Alyssa Shuman:

Television crews from as far away as the Netherlands and Japan had come to film this moment, when the oldest plant of the nation’s largest automaker turned out its last.
 
 Janesville, Wis., lies three-fourths of the way from Chicago to Madison along Interstate 90. The county seat of 63,500 people is the home town of House Speaker Paul D. Ryan (R) — an old United Auto Workers town in a state led by a new generation of conservative, Gov. Scott Walker (R). It is a Democratic town still, though the economic blow that befell Janesville is the kind of reversal of fortune that drove many working-class Americans to support Donald Trump for president.
 
 The assembly plant began turning out Chevrolets on Valentine’s Day 1923, and, for 8½ decades, the factory, like a mighty wizard, ordered the city’s rhythms. The radio station synchronized its news broadcasts to the shift change. Grocery prices went up along with GM raises. People timed their trips across town to the daily movements of freight trains hauling in parts and hauling away finished cars, trucks and SUVs.

EXCERPTED DATA:

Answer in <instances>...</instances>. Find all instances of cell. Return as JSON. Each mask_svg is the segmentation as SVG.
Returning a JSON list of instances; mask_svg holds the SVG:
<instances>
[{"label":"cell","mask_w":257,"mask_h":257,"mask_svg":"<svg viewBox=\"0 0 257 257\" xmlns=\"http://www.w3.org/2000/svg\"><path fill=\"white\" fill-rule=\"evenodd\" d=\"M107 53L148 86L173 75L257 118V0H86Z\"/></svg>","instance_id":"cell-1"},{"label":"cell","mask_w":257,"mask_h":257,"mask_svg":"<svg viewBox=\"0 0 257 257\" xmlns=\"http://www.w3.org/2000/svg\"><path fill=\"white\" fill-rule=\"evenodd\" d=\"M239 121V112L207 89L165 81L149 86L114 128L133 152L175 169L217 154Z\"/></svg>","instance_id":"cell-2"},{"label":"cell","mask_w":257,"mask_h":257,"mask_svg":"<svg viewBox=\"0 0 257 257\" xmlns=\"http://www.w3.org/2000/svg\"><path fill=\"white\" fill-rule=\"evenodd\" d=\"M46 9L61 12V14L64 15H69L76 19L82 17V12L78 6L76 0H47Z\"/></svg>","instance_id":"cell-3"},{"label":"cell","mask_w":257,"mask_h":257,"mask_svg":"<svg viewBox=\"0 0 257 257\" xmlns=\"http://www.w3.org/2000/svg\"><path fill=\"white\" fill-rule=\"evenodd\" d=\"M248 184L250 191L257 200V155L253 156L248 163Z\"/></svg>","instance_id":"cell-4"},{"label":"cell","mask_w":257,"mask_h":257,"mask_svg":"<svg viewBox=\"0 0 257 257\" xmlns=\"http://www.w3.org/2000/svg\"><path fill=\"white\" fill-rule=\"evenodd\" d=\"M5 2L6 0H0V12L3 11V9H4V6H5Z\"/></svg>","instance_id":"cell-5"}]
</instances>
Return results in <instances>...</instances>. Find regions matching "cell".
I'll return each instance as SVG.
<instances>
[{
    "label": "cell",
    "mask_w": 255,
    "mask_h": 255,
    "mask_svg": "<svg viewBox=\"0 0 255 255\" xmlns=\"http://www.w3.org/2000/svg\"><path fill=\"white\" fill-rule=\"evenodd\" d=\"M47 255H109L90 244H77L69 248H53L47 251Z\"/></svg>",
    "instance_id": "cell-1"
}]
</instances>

TASK REQUIREMENTS:
[1] Answer these from the Janesville text:
(a) Which two countries did television crews come from to film the plant's last moment?
(b) How many people live in Janesville?
(c) On what day and in what year did the assembly plant begin turning out Chevrolets?
[2] Shorten the paragraph of the Janesville text that begins "The assembly plant began turning out Chevrolets" and keep its main facts.
[3] Update the Janesville text: write it out again starting with "The assembly plant" and going on through "trucks and SUVs.", with "freight trains" changed to "delivery trucks".
The records have nothing to do with the Janesville text.

ANSWERS GIVEN:
[1]
(a) The Netherlands and Japan.
(b) 63,500.
(c) Valentine's Day 1923.

[2] The plant started making Chevrolets on Valentine's Day 1923 and set the city's rhythms for 8½ decades. The radio station timed its news to the shift change, grocery prices rose with GM raises, and people planned trips across town around the freight trains carrying parts in and finished vehicles out.

[3]
The assembly plant began turning out Chevrolets on Valentine’s Day 1923, and, for 8½ decades, the factory, like a mighty wizard, ordered the city’s rhythms. The radio station synchronized its news broadcasts to the shift change. Grocery prices went up along with GM raises. People timed their trips across town to the daily movements of delivery trucks hauling in parts and hauling away finished cars, trucks and SUVs.